Health Impact Bonds: Will Investors Pay for Intervention?
Rebecca Fairfax Clay
Rebecca Fairfax Clay has written for EHP since 1993. Her work has also appeared on National Public Radio and in the Christian Science Monitor and The Environmental Forum. In addition, she is the author of two children’s science books related to astronomy and space exploration.
With a 20% countywide pediatric asthma rate,1 Fresno, California, is the first U.S. community to test a health care funding strategy that could both reduce treatment costs and provide a financial incentive to investors.2 Based on growing national interest in social impact bonds (SIBs), experimental financing mechanisms to help tackle social issues, Fresno’s proposed health impact bond (HIB) would step in where governments often do not, by supporting efforts to reduce emergency department visits and hospital stays related to asthma.
As part of a pilot program, 200 local children with moderate to severe asthma will begin preventive care early in 2013. The children were chosen based on their asthma diagnosis as well as their related expenses based on medical claims data from MediCal (California’s Medicaid program)—the researchers are able to match each child’s diagnosis and treatment costs, giving them a clear idea of savings that could come at least in part from preventive care.
“Some of these children go to the emergency department almost every week,” says Rick Brush, founder and chief executive officer of Connecticut-based social enterprise Collective Health, which is overseeing the project. He says the focus in this pilot phase is on children who average 1.5 emergency department visits per year and end up staying in the hospital about half the time.

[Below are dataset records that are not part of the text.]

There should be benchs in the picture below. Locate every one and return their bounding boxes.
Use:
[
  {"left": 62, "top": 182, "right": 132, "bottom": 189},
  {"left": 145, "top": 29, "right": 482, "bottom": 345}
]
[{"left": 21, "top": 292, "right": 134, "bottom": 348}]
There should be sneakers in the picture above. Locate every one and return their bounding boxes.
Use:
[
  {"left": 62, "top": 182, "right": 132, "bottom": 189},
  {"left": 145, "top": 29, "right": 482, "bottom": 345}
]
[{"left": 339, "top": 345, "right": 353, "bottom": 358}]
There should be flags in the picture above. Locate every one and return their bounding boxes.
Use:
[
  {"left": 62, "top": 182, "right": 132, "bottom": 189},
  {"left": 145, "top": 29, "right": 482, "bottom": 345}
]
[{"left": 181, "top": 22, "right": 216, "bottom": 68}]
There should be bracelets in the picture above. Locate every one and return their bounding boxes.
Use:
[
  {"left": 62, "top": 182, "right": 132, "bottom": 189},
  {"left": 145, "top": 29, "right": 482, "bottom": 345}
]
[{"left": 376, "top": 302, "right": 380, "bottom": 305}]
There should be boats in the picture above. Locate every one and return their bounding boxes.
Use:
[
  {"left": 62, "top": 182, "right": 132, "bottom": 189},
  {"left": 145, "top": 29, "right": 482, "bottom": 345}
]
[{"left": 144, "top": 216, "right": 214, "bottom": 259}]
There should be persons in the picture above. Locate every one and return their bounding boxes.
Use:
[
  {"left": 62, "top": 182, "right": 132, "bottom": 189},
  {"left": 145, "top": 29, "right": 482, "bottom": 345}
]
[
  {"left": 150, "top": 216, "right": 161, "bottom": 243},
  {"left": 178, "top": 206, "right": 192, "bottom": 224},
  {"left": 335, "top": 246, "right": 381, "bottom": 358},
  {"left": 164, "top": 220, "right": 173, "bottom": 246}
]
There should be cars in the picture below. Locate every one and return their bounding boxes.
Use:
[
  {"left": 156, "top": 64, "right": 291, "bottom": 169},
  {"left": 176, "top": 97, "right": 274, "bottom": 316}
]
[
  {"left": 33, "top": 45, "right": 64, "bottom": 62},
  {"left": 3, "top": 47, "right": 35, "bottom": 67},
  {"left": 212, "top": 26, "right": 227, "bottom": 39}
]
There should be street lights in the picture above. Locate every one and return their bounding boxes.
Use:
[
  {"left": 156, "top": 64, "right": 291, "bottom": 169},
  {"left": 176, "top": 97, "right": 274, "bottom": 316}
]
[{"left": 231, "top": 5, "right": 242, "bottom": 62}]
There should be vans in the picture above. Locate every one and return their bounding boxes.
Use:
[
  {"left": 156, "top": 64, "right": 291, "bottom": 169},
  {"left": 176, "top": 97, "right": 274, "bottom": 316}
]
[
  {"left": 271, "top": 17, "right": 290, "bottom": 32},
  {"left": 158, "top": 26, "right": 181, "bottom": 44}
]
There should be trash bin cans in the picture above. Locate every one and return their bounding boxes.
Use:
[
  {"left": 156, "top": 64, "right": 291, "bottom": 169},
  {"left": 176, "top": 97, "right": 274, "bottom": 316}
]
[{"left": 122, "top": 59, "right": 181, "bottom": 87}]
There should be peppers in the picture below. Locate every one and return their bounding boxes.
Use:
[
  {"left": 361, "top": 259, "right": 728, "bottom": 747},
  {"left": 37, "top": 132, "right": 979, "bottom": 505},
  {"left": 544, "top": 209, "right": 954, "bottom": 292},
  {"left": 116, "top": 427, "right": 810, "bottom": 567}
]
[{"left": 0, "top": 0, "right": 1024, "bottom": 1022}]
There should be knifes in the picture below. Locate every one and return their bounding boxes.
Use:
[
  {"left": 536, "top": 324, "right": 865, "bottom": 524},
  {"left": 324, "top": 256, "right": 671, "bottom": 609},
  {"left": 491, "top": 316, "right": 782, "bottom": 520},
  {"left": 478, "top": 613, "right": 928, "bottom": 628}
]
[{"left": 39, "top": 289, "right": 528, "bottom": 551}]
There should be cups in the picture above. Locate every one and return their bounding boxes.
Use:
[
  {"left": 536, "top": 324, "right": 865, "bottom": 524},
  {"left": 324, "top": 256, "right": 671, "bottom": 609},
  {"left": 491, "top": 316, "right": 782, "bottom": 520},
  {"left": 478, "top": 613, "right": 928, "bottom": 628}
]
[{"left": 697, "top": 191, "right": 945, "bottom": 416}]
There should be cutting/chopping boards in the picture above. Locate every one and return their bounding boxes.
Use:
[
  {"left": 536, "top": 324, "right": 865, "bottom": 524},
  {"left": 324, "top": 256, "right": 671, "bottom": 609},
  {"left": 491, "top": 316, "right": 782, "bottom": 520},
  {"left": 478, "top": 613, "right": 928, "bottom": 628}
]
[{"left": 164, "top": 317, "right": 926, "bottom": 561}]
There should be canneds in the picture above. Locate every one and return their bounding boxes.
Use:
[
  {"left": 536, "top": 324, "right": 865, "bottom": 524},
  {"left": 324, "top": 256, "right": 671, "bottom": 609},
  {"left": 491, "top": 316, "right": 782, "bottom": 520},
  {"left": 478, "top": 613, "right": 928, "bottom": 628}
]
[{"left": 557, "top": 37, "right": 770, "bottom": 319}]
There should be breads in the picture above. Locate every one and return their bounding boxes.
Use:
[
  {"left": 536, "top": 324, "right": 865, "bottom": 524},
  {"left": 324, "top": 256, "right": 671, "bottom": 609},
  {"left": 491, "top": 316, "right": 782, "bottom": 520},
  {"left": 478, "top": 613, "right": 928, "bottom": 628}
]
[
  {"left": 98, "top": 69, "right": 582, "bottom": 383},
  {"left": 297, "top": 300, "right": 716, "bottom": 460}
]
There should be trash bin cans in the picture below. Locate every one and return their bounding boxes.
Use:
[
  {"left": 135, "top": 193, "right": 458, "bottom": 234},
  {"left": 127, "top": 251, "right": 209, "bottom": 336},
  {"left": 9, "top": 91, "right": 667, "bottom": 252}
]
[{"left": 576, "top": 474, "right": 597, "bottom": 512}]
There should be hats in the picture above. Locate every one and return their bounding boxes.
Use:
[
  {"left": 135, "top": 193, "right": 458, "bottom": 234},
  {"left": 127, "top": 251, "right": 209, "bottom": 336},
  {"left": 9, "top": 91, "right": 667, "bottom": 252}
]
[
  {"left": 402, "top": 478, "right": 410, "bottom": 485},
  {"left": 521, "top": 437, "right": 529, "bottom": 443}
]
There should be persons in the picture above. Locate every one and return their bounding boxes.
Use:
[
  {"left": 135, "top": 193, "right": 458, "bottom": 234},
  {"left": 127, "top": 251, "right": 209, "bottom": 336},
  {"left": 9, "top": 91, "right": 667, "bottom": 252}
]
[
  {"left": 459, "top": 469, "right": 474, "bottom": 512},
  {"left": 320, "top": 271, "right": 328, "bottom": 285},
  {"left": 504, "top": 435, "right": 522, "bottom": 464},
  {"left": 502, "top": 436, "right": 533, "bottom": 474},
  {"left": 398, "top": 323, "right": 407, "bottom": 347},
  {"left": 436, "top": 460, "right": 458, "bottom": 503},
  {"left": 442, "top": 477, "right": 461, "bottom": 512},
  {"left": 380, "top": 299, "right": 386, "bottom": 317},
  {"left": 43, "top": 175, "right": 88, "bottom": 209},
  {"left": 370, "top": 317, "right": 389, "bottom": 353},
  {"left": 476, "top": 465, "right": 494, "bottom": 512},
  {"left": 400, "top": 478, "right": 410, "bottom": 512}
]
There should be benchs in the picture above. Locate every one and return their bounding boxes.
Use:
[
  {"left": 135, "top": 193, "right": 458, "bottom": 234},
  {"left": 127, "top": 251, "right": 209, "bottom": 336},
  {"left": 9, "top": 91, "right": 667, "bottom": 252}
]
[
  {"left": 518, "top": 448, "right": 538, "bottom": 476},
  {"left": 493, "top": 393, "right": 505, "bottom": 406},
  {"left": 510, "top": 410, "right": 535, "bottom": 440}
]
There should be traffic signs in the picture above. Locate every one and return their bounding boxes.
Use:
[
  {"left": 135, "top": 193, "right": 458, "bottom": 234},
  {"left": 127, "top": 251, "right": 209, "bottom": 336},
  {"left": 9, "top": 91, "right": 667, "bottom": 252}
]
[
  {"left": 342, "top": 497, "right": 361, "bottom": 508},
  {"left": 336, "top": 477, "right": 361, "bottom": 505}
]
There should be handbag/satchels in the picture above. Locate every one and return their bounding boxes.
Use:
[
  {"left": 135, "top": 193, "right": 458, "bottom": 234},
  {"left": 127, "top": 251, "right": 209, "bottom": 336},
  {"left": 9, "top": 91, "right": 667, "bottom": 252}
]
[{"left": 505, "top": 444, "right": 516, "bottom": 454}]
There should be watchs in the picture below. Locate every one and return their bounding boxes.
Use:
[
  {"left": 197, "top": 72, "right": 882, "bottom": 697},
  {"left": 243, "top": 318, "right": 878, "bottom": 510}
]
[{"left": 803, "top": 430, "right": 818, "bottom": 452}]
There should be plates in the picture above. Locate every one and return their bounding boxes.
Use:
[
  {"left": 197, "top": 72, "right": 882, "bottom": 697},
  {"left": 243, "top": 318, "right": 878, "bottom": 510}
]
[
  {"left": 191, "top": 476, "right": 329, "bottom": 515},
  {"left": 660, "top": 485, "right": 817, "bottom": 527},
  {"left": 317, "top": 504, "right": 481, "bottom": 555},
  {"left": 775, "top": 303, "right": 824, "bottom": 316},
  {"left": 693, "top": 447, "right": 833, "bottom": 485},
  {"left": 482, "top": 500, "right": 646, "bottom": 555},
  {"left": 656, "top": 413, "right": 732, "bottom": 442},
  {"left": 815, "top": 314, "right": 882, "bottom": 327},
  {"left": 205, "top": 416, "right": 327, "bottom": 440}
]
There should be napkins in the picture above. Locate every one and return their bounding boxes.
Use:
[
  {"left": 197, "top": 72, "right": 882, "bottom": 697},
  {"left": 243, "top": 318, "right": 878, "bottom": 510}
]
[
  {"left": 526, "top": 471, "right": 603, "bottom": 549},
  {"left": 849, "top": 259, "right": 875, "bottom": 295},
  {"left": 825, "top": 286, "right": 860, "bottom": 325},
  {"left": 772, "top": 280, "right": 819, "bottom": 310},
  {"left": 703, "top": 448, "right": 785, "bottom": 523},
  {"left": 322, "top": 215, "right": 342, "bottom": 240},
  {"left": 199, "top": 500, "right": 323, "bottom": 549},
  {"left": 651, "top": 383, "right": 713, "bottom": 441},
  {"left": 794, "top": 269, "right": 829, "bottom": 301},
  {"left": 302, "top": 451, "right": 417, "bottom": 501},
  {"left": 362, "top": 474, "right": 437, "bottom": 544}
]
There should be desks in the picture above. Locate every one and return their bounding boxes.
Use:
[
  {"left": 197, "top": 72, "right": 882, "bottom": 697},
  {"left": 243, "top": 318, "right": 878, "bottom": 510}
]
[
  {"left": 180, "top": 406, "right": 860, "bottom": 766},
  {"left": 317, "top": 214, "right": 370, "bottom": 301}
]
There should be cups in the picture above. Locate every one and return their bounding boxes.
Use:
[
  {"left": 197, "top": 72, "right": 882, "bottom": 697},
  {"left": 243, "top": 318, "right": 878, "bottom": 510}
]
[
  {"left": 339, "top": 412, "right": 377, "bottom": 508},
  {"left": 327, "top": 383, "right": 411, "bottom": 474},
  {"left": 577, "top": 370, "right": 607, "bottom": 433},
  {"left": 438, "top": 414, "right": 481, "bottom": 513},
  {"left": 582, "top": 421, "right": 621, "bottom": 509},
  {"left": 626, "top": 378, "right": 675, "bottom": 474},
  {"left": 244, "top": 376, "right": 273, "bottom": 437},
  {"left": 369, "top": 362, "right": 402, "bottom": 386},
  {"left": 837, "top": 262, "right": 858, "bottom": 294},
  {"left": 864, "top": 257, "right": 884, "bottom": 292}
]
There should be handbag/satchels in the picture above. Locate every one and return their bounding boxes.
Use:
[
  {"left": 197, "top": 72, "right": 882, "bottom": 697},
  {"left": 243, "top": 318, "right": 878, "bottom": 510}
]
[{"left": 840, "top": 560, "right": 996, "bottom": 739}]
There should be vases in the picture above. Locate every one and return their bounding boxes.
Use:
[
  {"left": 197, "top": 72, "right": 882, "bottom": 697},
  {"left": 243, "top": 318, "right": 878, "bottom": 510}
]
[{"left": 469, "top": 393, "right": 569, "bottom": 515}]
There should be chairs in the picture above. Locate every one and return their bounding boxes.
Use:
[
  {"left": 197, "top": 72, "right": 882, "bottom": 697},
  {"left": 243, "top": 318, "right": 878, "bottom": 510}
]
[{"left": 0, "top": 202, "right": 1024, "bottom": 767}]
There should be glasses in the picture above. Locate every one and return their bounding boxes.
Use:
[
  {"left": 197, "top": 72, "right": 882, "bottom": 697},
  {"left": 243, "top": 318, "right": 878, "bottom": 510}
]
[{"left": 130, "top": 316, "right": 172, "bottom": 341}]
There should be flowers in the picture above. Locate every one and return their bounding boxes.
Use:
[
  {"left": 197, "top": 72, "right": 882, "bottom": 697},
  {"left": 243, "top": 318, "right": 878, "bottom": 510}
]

“The bond would pay for in-home interventions we know through numerous scientific studies improve patient health and lower the cost of care,” says Tony Iton, senior vice president for healthy communities at The California Endowment, a private health foundation. Iton says The California Endowment is spending $1.1 million to kick off Fresno’s HIB project.
Community health workers will visit the children’s homes, assess indoor triggers for asthma, and implement solutions that could include cleaning or replacing carpets, monitoring medication compliance, suggesting changes in behavior (for instance, not smoking around children), and removing dust, mold, and pests. The workers will follow up with monthly phone calls and quarterly home visits to provide further assistance and help ensure compliance with recommended practices. After a year the original claims data will be compared with the number of emergency department visits and hospitalizations as well as treatment costs after intervention.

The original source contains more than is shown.